## Tasks to complete
a – Copy the egg article between "What causes the" and "or vice versa?", inclusive, and swap "marigolds" for "sunflowers".
b – Which feeds does the egg article list as giving a yolk a deep yellow color?

## Document excerpt
Facts About Eggs - Eggs Demystified

In today's article, we unscrambled five questions on eggs! Eggs have solid nutitional value, containing essential vitamins and minerals and are also a good source of protein. However, egges should be consumed in moderation. The daily recommended intake is less than 300 mg - an egg contains about 210 mg of cholestrol. Therefore, healthy adults should eat only 3 to 5 eggs per week, and those with high cholesterol levels should eat no more than 2 or 3 eggs per week.

The key to a healthy diet is always balance, moderatiopn and variety.

Five Quick Egg Questions Answered

What causes the variations in egg yolk color?

The color of the egg yolk is dependent on the hen's feed. A diet of wheat and white corn would produce an almost colorless yolk. If the hen is fed a diet that includes yellow corn meal, marigolds or carotene, the egg yolk would have a deep yellow color.


Are brown eggs better than white eggs or vice versa?

Brown eggs are produced by hens with red ear lobes and feathers while white eggs are produced by hens with white ear lobes and feathers. There is no significant link between shell color and the nutritional value of an egg.





Can eggs be used for facials and hair masks?

Egg whites can be used for facials and can be applied directly on the face or together with other ingredients. Albumin in the eggs is said to have a drying effect, thereby tightening pores and firming the skin. It is also claimed that eggs promote soft and healthy hair by nourishing the hair follicles with essential proteins, sulphur content and its wide arrays of vitamins and minerals, For these reasons, eggs are used to make shampoos and conditioners.

Some ideas for facial masks using eggs:

Lemon Egg White Facial Mask: to help even out your skin tone.

1/2 lemon
1 egg white
Squeeze the juice of half a lemon into one beaten egg white.
Apply to face and leave on overnight.
Rinse with warm water in the morning.

Banana Milk Facial Mask: use weekly to help reduce the appearance of fine lines

1/2 banana
2 tablespoons milk
Mash banana with milk in a small bowl.

(Saved data entries)
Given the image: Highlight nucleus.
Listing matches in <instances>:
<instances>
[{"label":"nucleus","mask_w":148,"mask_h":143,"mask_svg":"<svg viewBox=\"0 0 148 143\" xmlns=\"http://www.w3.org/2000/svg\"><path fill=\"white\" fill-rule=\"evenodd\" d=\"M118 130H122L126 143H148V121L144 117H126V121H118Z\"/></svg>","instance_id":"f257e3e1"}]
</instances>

## Solutions to the exercise
a –
What causes the variations in egg yolk color?

The color of the egg yolk is dependent on the hen's feed. A diet of wheat and white corn would produce an almost colorless yolk. If the hen is fed a diet that includes yellow corn meal, sunflowers or carotene, the egg yolk would have a deep yellow color.


Are brown eggs better than white eggs or vice versa?

b – Yellow corn meal, marigolds and carotene.